[Air-l] CFP: Surveillance and Inequality (deadline: July 15, 2007)
Torin Monahan
torin.monahan at asu.edu
Wed Apr 11 21:28:13 PDT 2007
[appologies for cross-posting]
Surveillance & Society Call for Papers
Special Issue on Surveillance and Inequality: Issue 5(4)
(Guest editors: Torin Monahan and Jill A. Fisher)
Publication date: December 2007
Deadline for submissions: 15 July 2007
Many domains of social life are being
transfigured by new technologies of
identification, monitoring, tracking, data
analysis, and control. The lived experiences of
people subjected to surveillance, however, can
vary widely along lines of race, class, gender,
sexual orientation, age, and nationality. This
can be seen with the enforcement of different
types of mobilities for different categories of
people, whether at borders, on city streets, or
on the Internet. It can also be observed with
the increasingly invasive monitoring and
discipline of those accessing public services,
such as welfare, public education, or healthcare,
especially in the U.S. It can be perceived in
security-screening and police-profiling
practices, which continue to rely upon racial
markers of risk. Or inequality can be found in
the uneven treatment of individuals by insurance
providers, credit agencies, service centers, or
other commercial entities. Regardless of the
domain, new surveillance systems appear to
amplify existing social inequalities and
establish rationales for increased control of marginalized groups in societies.

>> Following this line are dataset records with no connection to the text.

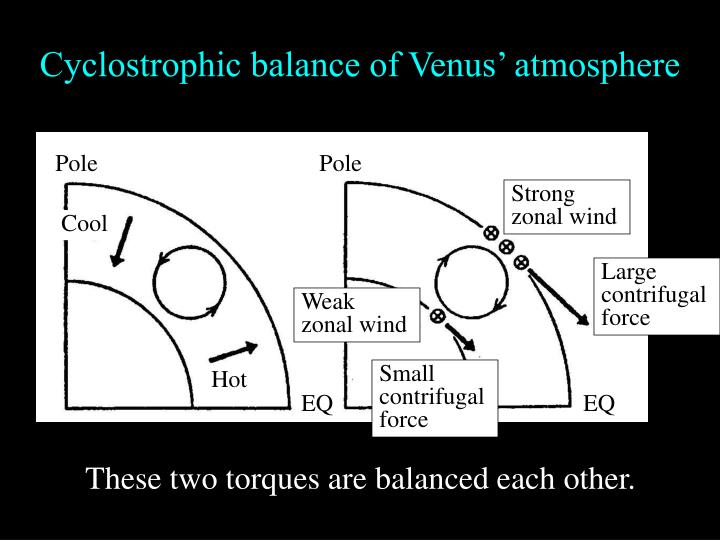 Cyclostrophic balance of Venus' atmosphere
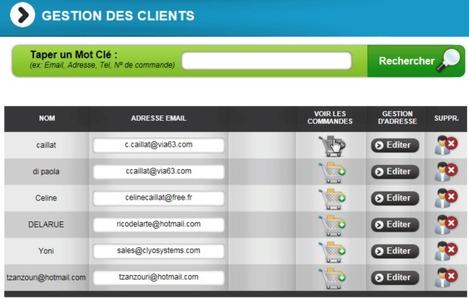 Gestion des clients sur le site web d'e-commerce de Clyo Systems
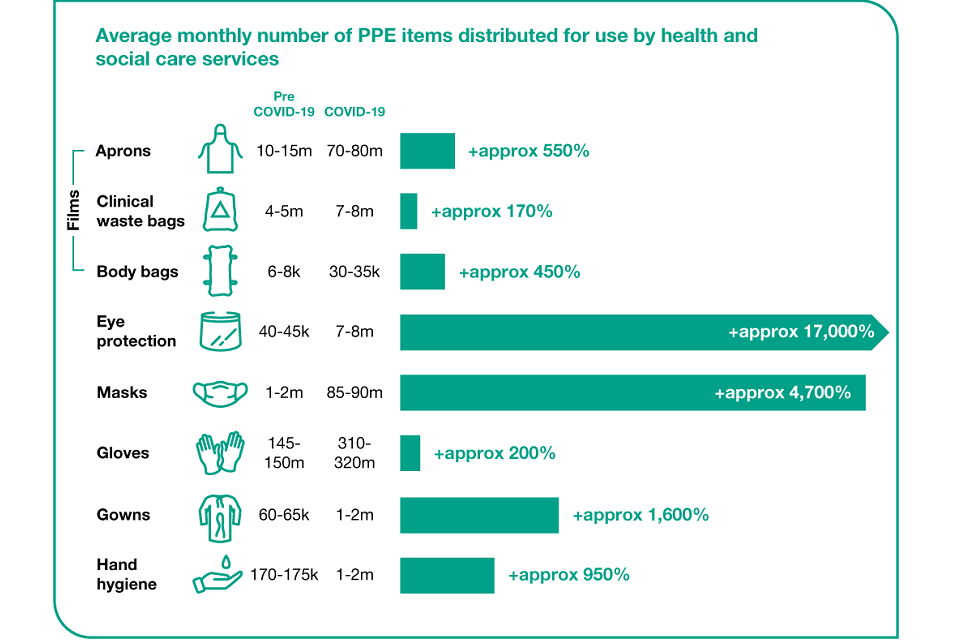Graphic showing how the average monthly number of PPE items distributed for use by health and social care services increased during COVID-19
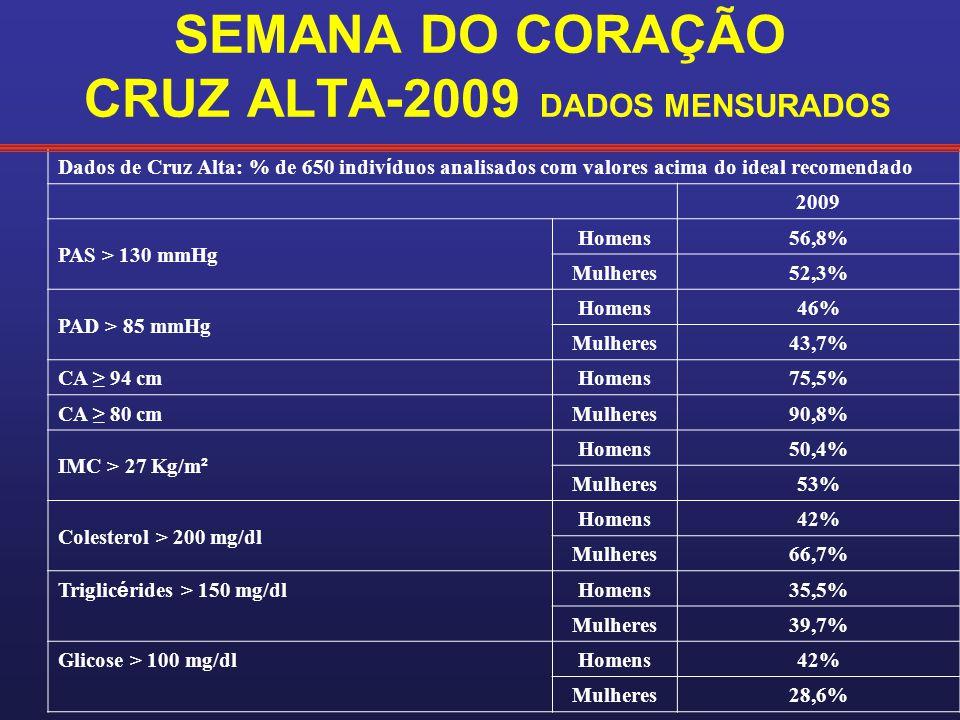 SEMANA DO CORAÇÃO CRUZ ALTA-2009 DADOS MENSURADOS
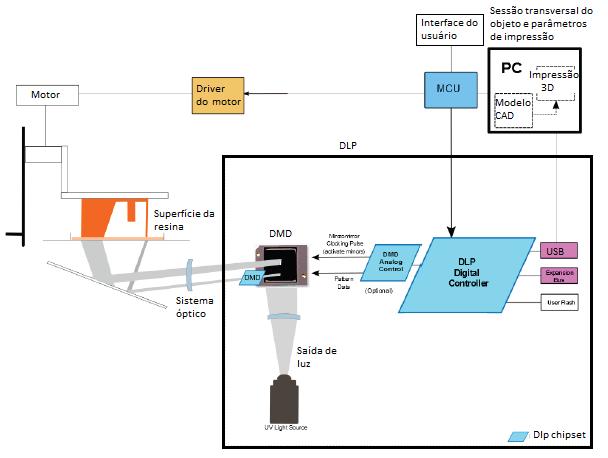 Diagrama de blocos de uma impressora 3D DLP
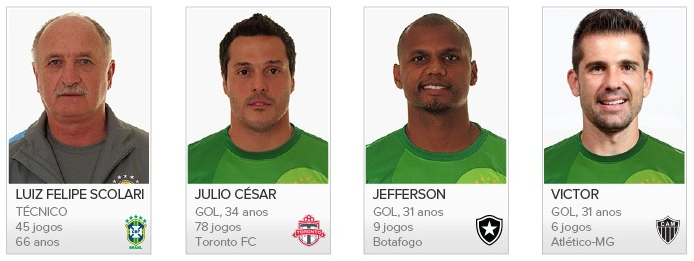 Brasil 2014 - Lista Dos Jogadores Convocados Para a Copa Do Mundo. Foto1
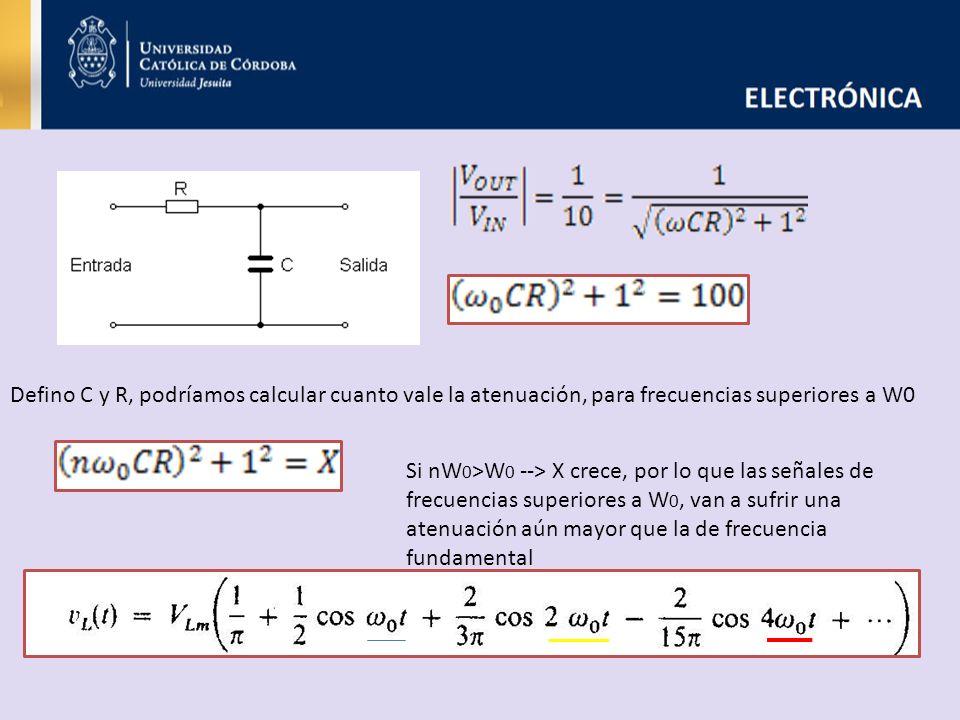 Defino C y R, podríamos calcular cuanto vale la atenuación, para frecuencias superiores a W0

The journal Surveillance & Society is seeking
papers that examine issues of surveillance and
inequality. The editors are especially
interested in research papers that address the
differential effects of surveillance upon
marginalized and privileged social
groups. Whereas surveillance studies inquiry
often begins with technology as a starting point
for analysis, we welcome papers that start with
descriptions of power relations in any social
settings and then move to illustrate the role of
surveillance technologies or practices in the
regulation of those settings. We further
encourage contributions that theorize the
relationship of the political economy to
surveillance and inequality, whether by attending
to globalization processes, neoliberal policies,
or military operations. Finally, we are also
quite interested in papers that seek to
demonstrate or theorize the empowering potential
of surveillance systems to correct social inequalities.

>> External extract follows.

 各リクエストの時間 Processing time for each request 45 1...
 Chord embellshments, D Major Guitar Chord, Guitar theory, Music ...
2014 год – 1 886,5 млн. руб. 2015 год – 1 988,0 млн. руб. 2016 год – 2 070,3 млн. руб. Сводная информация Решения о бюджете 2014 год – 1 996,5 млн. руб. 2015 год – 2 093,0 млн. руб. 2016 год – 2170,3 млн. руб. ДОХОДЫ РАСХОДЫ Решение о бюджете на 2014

Possible papers could investigate the role of surveillance in:
* The regulation of gender or status relations in places of employment.
* Socio-spatial segregation in cities,
suburbs, exurbs, or rural communities.
* The restructuring or elimination of public
programs and spaces (or citizen rights) by
neoliberal policies which could include a focus
on schools, welfare, healthcare, voting, etc.
* Racial or ethnic profiling by police,
security personnel, or immigration agents.
* The enforcement of differential mobilities
(along with inquiry into the relationship of
mobilities to the life chances and well-being of travelers).
* The automatic prioritizing of services,
rights, and mobilities in software-sorted service domains.
* The control of womens bodies, especially in regard to reproduction.
* Monitoring of children or the elderly or
the monitoring of those charged with taking care of them.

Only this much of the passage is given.